Here are 13 military movies Hollywood probably wishes it could take back in order of the least to the worst offenders. (Loss estimates include marketing costs and adjustments for inflation.)
How could Director Peter Berg have known casting Rihanna was not the best idea? When the audience and critics think the movie is “not fun,” “crushingly stupid,” and would prefer to spend the time actually playing the game instead. And word of mouth didn’t save it at the box office.
Peter Berg told The Hollywood Reporter that his 2013 film “Lone Survivor” would allow him to “buy back his reputation.”
Roger Ebert called “Gods and Generals” a film “Trent Lott would enjoy,” referring to the Senator’s praise of segregationist Strom Thurmond. Noted author Jeff Shaara, whose Civil War-based books are highly praised and widely read, said the movie is nothing like his book and he has no idea how he could “let them butcher the book like that.” (But that didn’t keep him from holding onto the money he was paid for the film rights to the book).
Air Force movies don’t do well at the box office. No one has expressed a desire to see an Air Force movie since Gene Hackman and Danny Glover in “BAT*21,” and that was 1988. Someone should have told Cameron Crowe to make this movie about Marines … and not to cast Emma Stone as an Asian woman.
This might be the exception on this list. “K-19” was actually well-received, even by Russian submariners who were part of K-19’s crew. The only thing the Russian Navy veterans didn’t like was being portrayed as a bunch of drunken, incompetent Russian stereotypes.
Like the great general himself, “Alexander” enraged people from Greece all the way to India. Historians and critics both agree that this movie is both way too long and needs more fighting — unless those critics and moviegoers are American, in which case, the biggest concern seems to be that Alexander the Great might have been gay.
This is the story of the Raid at Cabanatuan on the island of Luzon in the Philippines during WWII. General Roger Ebert praised the film, saying “Here is a war movie that understands how wars are actually fought.”
Of course, Ebert was never a general, he’s just referring to the realistic depiction of combat in the film. He also said, “it is good to have a film that is not about entertainment for action fans, but about how wars are won with great difficulty, risk, and cost.”
There’s no movie magic like a Korean War epic funded by a cult. The film’s star told the world he did it for the money, the actress portraying the love interest decided to quit being a movie star after shooting wrapped, and the movie’s Washington, D.C. premiere was picketed by anti-cult activists.

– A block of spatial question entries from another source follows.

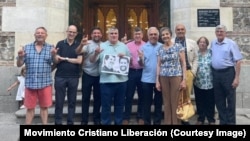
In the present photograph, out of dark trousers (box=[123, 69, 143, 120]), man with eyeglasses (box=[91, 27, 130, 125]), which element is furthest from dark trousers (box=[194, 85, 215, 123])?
man with eyeglasses (box=[91, 27, 130, 125])

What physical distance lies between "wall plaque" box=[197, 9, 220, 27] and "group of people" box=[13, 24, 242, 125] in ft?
6.37

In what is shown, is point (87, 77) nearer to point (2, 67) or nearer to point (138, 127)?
point (138, 127)

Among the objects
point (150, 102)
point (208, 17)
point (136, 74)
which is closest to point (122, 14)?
point (208, 17)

Called one of the most inaccurate war movies ever made, “Windtalkers” also tries to tell the story of WWII Navajo code talkers through the eyes of a white guy. (Come to think of it, it’s actually surprising that here’s only one Nicolas Cage movie on this list).

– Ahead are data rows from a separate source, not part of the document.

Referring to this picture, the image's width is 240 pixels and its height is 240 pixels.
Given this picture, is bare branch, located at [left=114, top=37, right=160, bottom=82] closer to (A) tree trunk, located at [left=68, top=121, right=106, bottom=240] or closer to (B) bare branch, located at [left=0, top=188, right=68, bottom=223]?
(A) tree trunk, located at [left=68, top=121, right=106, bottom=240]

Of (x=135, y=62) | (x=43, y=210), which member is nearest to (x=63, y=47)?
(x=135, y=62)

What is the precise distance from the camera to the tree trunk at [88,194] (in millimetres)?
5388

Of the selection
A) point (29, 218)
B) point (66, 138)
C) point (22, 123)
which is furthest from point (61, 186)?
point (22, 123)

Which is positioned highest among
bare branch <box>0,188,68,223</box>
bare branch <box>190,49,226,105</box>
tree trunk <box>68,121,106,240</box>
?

A robot plane (stop laughing) is based in downtown Rangoon (which hasn’t been called that since 1989). After it’s hit by lighting, it becomes more alive (stop laughing, this is serious) and one of the pilots trying to stop it gets shot down over North Korea. Some more stuff happens, and then they discover the plane has feelings.

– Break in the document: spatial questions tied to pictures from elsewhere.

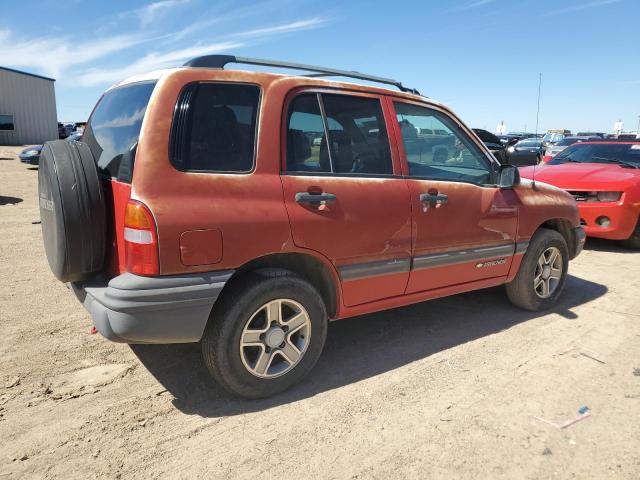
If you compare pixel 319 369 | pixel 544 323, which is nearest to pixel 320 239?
pixel 319 369

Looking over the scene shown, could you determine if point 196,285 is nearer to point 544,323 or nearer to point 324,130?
point 324,130

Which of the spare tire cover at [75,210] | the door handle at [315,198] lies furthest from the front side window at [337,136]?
the spare tire cover at [75,210]

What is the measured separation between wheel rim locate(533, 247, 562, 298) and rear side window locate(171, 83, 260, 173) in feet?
9.83

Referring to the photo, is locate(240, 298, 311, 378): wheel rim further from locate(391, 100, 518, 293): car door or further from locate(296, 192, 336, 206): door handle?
locate(391, 100, 518, 293): car door

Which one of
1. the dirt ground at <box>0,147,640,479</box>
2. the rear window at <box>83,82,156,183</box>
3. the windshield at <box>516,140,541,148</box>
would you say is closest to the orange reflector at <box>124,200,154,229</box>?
the rear window at <box>83,82,156,183</box>

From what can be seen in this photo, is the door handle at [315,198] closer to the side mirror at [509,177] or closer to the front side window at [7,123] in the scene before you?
the side mirror at [509,177]

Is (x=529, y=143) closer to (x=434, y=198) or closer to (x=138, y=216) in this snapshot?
(x=434, y=198)

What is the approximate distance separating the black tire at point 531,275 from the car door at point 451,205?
0.27m

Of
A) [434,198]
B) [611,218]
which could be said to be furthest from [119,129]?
[611,218]

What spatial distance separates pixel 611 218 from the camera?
6.66 metres

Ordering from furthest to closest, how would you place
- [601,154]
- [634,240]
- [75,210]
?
1. [601,154]
2. [634,240]
3. [75,210]

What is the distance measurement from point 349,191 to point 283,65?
0.91 m

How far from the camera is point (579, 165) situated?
7.72 meters

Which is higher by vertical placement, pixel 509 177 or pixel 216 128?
pixel 216 128
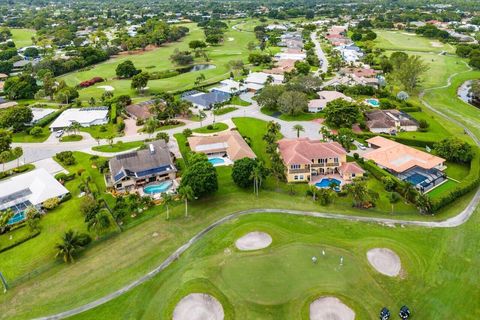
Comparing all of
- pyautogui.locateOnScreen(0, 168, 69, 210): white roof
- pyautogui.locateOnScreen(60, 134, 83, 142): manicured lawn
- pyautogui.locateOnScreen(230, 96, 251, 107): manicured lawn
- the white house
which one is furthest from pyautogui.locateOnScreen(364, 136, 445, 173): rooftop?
pyautogui.locateOnScreen(60, 134, 83, 142): manicured lawn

The marketing for this movie used the line “you will never forget.” And you won’t. You’ll remember how great this movie could have been if every character had been played by Billy Bob Thornton. “The Alamo” is number 2 on this list, but number 1 in terms of epic disappointment.
Colin Farrell strikes again. Even Bruce Willis couldn’t create any interest in this WWII movie. Basically, a captured American officer is punished in the POW camp by having to bunk with the enlisted. The prisoners use a trial to distract the guards from a coming attack on an ammo factory.